> Instructions for the task
Can you format the part of the data that opens with the line containing "What sequence correctly arranges" and closes with the line containing "point 515,418, point" as a JSON list of strings, one string per line, with blank lines left out?

> Input material
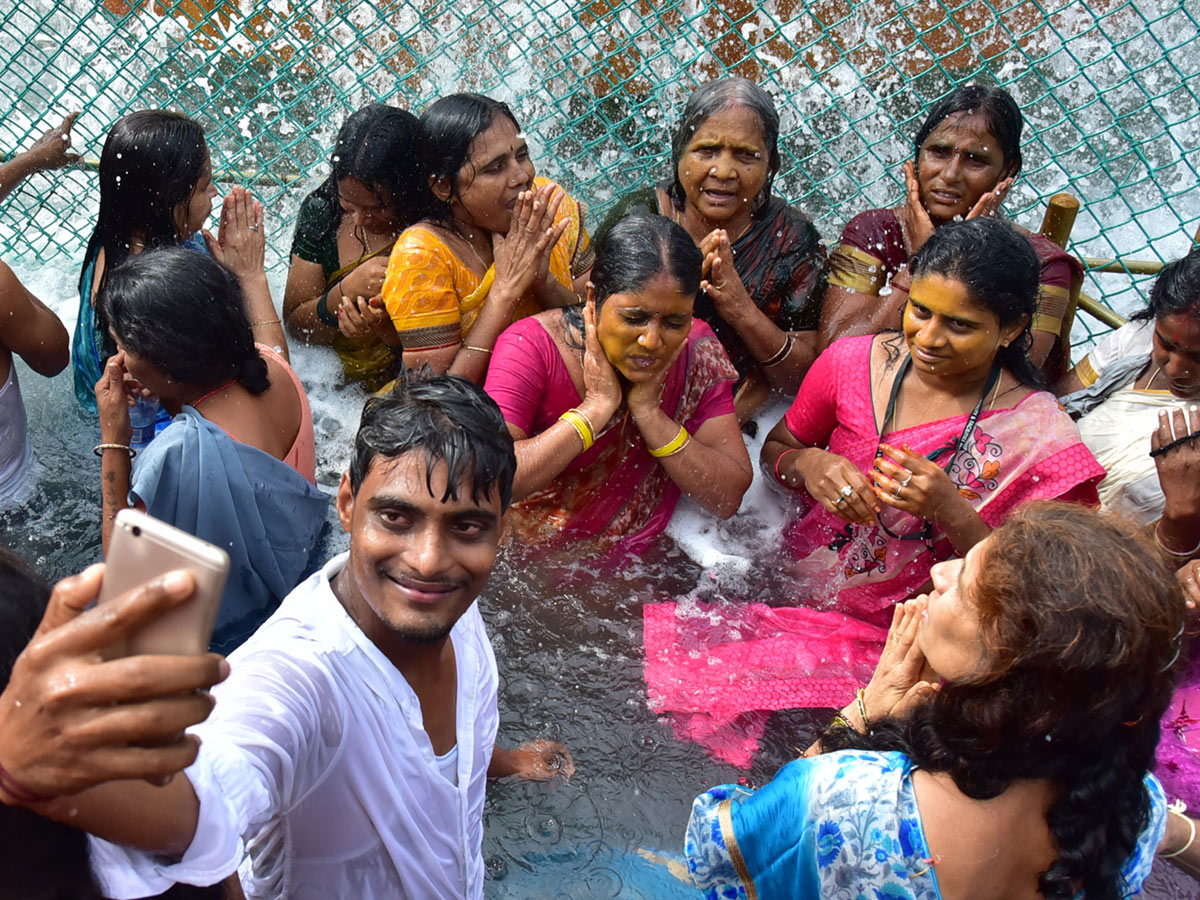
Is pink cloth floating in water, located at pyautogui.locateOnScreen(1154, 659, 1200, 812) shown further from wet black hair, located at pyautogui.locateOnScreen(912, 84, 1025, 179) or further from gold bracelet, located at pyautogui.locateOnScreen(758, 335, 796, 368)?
wet black hair, located at pyautogui.locateOnScreen(912, 84, 1025, 179)

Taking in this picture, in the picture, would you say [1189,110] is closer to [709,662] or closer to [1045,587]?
[709,662]

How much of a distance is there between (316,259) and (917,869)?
304 cm

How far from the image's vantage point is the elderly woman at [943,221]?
334cm

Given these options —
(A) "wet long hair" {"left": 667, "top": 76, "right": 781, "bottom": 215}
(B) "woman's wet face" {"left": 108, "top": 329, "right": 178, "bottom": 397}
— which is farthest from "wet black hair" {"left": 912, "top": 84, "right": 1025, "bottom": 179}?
(B) "woman's wet face" {"left": 108, "top": 329, "right": 178, "bottom": 397}

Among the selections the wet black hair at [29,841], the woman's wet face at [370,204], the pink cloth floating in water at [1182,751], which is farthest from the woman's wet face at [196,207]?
the pink cloth floating in water at [1182,751]

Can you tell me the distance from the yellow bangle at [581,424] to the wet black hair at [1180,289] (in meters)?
1.69

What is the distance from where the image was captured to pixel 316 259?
12.3 ft

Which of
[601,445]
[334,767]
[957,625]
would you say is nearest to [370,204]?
[601,445]

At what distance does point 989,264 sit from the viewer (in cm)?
269

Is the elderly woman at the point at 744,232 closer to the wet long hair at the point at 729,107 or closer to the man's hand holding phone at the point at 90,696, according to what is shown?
the wet long hair at the point at 729,107

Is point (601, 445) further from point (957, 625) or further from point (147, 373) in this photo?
point (957, 625)

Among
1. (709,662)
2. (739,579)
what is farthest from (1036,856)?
(739,579)

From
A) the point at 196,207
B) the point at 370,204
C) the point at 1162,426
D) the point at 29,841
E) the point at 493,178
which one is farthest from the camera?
the point at 370,204

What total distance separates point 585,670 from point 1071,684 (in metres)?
1.78
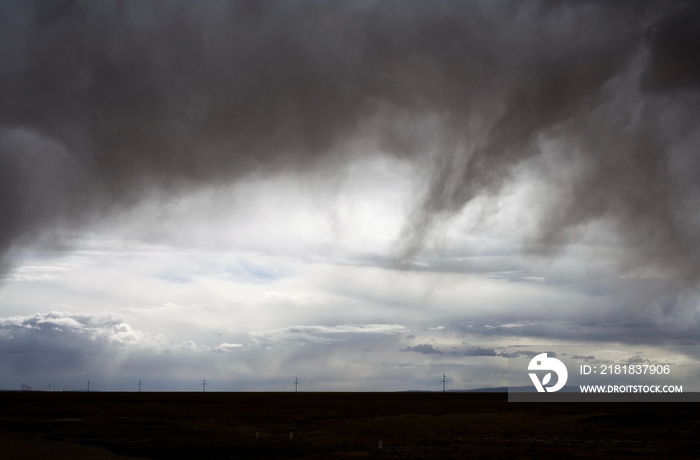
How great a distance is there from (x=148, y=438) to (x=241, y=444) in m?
12.6

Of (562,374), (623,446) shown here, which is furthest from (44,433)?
(562,374)

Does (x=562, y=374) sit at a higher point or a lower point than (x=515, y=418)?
higher

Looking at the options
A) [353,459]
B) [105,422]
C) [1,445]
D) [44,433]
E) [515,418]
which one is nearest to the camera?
[353,459]

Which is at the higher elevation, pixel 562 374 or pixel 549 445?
pixel 562 374

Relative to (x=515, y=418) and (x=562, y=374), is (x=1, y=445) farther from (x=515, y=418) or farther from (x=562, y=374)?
(x=562, y=374)

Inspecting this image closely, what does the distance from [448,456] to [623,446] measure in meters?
19.1

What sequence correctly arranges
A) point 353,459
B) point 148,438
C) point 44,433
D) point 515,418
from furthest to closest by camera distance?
point 515,418, point 44,433, point 148,438, point 353,459

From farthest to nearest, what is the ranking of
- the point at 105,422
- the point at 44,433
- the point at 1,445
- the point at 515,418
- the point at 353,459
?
the point at 105,422 → the point at 515,418 → the point at 44,433 → the point at 1,445 → the point at 353,459

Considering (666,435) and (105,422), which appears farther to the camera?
(105,422)

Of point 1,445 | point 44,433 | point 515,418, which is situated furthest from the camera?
point 515,418

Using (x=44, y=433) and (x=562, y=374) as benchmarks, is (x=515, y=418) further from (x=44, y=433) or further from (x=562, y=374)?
(x=44, y=433)

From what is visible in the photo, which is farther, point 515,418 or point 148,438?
point 515,418

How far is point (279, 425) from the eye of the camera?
A: 82.8 meters

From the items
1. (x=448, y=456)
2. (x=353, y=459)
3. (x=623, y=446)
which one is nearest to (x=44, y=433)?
(x=353, y=459)
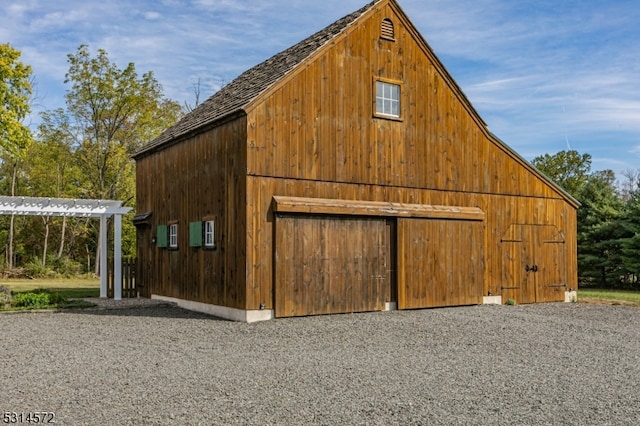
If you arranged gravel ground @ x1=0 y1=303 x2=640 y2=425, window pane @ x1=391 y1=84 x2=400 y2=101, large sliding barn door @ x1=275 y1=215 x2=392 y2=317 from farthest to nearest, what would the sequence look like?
window pane @ x1=391 y1=84 x2=400 y2=101, large sliding barn door @ x1=275 y1=215 x2=392 y2=317, gravel ground @ x1=0 y1=303 x2=640 y2=425

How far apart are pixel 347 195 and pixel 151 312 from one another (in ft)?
18.7

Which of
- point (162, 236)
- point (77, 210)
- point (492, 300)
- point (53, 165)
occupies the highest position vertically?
point (53, 165)

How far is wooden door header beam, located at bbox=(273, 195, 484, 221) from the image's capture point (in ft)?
44.8

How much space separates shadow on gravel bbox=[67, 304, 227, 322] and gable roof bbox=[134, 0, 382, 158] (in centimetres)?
467

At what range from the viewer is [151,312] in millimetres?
15055

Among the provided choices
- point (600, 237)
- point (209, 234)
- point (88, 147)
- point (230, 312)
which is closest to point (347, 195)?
point (209, 234)

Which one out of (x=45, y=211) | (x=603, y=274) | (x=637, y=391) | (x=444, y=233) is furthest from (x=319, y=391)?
(x=603, y=274)

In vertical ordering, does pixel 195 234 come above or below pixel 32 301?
above

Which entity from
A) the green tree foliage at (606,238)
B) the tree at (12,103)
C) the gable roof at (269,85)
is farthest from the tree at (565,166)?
the tree at (12,103)

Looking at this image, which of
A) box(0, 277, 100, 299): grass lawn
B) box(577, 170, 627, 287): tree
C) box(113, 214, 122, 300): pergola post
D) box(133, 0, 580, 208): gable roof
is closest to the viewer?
box(133, 0, 580, 208): gable roof

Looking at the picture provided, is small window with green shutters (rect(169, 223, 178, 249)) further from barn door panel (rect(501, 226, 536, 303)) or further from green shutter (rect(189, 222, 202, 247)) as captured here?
barn door panel (rect(501, 226, 536, 303))

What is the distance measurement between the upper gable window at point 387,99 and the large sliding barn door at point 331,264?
2.82m

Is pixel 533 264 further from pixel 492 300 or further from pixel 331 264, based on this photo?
pixel 331 264

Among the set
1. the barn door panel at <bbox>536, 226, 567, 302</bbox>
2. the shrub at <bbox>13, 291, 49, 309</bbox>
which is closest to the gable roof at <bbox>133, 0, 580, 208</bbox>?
the barn door panel at <bbox>536, 226, 567, 302</bbox>
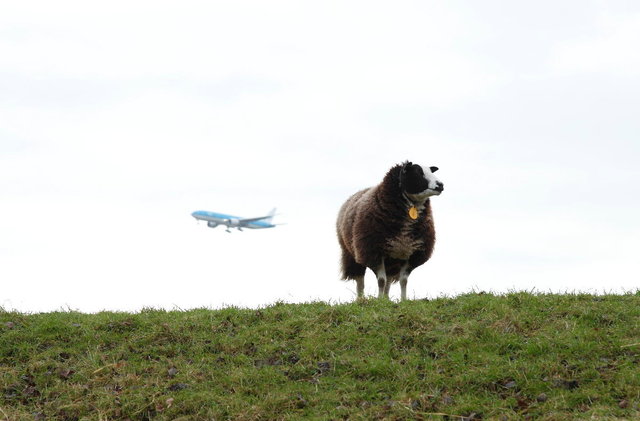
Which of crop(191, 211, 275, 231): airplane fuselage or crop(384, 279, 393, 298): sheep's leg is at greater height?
crop(191, 211, 275, 231): airplane fuselage

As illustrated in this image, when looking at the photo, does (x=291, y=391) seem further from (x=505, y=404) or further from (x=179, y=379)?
(x=505, y=404)

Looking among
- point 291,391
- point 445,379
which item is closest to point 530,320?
point 445,379

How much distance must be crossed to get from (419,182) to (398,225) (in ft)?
3.46

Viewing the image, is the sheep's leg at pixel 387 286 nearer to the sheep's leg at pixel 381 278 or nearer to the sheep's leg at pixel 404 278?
the sheep's leg at pixel 381 278

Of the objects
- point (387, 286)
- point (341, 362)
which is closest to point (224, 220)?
point (387, 286)

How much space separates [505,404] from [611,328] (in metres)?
2.86

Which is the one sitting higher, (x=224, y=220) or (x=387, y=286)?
(x=224, y=220)

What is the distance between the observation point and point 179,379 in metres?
12.1

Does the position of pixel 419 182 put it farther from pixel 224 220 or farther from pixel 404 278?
pixel 224 220

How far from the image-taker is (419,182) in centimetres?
1806

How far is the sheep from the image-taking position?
17953 millimetres

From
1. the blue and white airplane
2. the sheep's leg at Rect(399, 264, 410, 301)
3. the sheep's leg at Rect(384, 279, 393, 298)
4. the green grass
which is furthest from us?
the blue and white airplane

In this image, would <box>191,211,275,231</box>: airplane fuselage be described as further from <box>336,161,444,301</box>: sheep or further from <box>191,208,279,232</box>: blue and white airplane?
<box>336,161,444,301</box>: sheep

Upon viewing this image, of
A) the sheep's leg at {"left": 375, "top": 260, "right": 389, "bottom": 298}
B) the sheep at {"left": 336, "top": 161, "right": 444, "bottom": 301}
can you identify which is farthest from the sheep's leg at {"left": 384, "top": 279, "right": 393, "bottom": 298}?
the sheep's leg at {"left": 375, "top": 260, "right": 389, "bottom": 298}
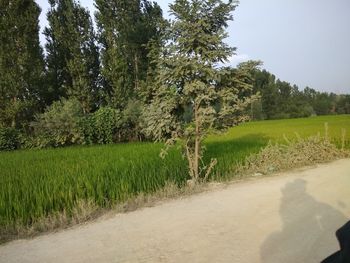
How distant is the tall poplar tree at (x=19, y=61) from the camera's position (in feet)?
109

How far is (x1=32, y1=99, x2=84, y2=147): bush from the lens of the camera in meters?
31.2

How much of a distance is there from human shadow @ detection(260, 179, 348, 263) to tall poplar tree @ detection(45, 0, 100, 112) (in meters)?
33.4

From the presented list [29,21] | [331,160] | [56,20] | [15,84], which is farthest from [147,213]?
A: [56,20]

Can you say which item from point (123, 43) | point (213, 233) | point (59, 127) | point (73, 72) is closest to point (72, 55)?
point (73, 72)

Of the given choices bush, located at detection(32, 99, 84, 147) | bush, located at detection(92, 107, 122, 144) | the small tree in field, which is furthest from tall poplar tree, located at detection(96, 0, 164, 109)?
the small tree in field

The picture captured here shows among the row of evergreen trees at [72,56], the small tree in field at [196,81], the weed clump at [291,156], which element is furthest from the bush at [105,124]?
the small tree in field at [196,81]

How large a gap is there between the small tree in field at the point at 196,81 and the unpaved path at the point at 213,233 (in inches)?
95.3

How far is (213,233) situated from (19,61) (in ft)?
107

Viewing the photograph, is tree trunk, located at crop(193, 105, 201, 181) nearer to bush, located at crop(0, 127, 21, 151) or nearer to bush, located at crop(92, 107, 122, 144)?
bush, located at crop(92, 107, 122, 144)

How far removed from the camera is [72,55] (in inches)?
1519

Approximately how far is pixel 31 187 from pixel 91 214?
3120 millimetres

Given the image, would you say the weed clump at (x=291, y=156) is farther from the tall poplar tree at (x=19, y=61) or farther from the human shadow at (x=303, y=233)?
the tall poplar tree at (x=19, y=61)

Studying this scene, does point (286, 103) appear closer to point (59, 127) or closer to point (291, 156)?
point (59, 127)

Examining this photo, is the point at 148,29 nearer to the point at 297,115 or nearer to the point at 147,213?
the point at 147,213
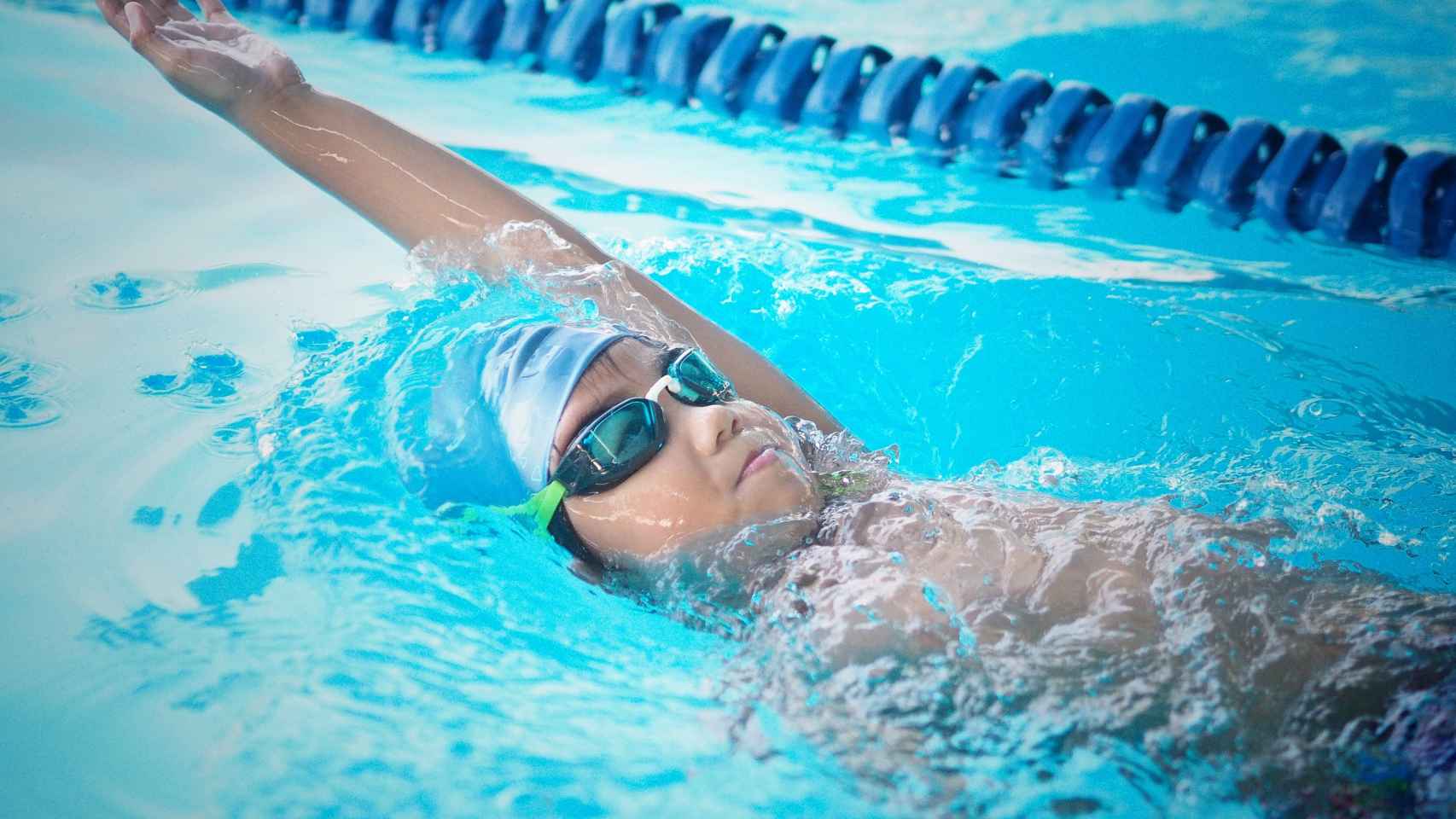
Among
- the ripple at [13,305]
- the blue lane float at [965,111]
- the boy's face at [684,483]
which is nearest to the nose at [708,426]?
the boy's face at [684,483]

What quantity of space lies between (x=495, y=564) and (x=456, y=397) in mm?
413

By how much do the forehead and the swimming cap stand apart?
0.02 m

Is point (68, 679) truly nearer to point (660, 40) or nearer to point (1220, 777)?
point (1220, 777)

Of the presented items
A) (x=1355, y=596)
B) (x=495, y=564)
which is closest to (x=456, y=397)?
(x=495, y=564)

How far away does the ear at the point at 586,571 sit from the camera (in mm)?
2135

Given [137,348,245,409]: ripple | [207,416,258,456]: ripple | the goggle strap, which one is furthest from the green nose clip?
[137,348,245,409]: ripple

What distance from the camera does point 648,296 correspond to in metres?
2.70

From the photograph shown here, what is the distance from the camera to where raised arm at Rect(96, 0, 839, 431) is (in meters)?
2.57

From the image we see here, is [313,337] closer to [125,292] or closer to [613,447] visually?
[125,292]

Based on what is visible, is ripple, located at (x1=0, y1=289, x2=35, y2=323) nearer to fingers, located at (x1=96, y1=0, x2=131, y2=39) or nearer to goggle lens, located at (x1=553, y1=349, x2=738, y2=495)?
fingers, located at (x1=96, y1=0, x2=131, y2=39)

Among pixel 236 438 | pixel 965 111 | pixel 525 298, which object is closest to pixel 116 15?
pixel 236 438

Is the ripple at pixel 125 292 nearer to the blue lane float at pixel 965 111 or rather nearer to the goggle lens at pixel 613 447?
the goggle lens at pixel 613 447

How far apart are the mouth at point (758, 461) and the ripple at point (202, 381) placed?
1706 millimetres

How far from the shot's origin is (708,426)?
6.53ft
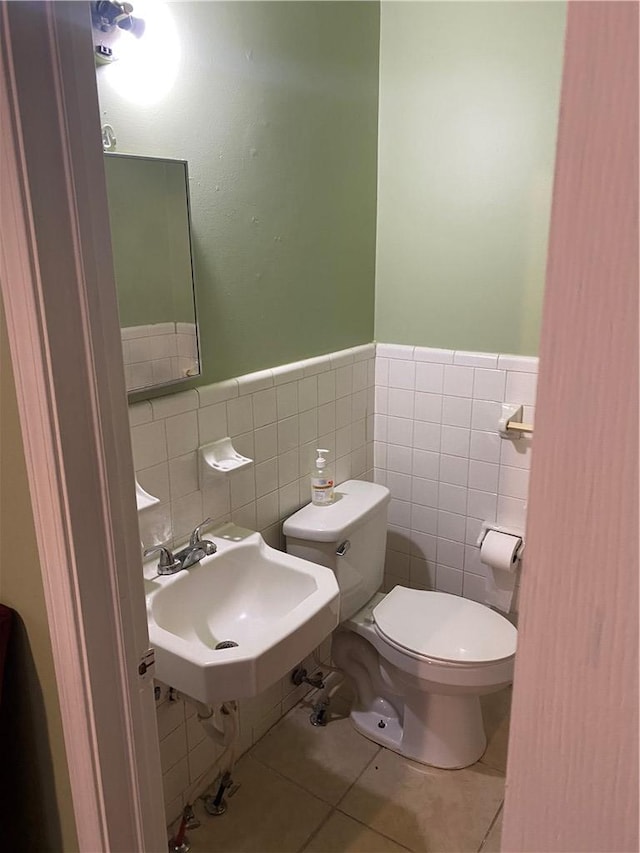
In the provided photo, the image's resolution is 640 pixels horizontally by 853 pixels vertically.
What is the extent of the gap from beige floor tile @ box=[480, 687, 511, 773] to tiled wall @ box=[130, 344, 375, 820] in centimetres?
59

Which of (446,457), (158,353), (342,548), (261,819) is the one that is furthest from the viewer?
(446,457)

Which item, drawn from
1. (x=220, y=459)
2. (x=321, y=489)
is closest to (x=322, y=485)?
(x=321, y=489)

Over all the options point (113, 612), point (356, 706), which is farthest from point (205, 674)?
point (356, 706)

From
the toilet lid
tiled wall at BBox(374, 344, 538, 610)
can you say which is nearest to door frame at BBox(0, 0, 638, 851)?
the toilet lid

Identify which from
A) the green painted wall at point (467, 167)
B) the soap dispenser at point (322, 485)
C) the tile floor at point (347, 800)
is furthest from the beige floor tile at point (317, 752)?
the green painted wall at point (467, 167)

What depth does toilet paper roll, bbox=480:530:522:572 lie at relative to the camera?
212 cm

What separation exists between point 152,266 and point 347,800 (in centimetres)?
158

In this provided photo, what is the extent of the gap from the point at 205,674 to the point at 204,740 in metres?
0.68

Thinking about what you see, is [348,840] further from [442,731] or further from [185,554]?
[185,554]

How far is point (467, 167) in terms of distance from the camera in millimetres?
2025

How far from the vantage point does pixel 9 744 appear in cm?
121

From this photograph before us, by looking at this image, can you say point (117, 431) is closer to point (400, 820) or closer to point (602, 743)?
point (602, 743)

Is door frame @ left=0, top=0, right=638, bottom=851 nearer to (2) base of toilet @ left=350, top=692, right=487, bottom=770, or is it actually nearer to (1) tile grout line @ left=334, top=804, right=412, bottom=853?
(1) tile grout line @ left=334, top=804, right=412, bottom=853

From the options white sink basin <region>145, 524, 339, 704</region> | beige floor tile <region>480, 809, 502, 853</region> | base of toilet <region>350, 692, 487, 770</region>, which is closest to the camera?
white sink basin <region>145, 524, 339, 704</region>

> Expected answer
[
  "What sequence correctly arranges",
  "A) point 353,459",
  "B) point 148,438",
  "C) point 44,433",
  "D) point 515,418",
  "from furthest to closest by camera distance?",
  "point 515,418, point 44,433, point 148,438, point 353,459"
]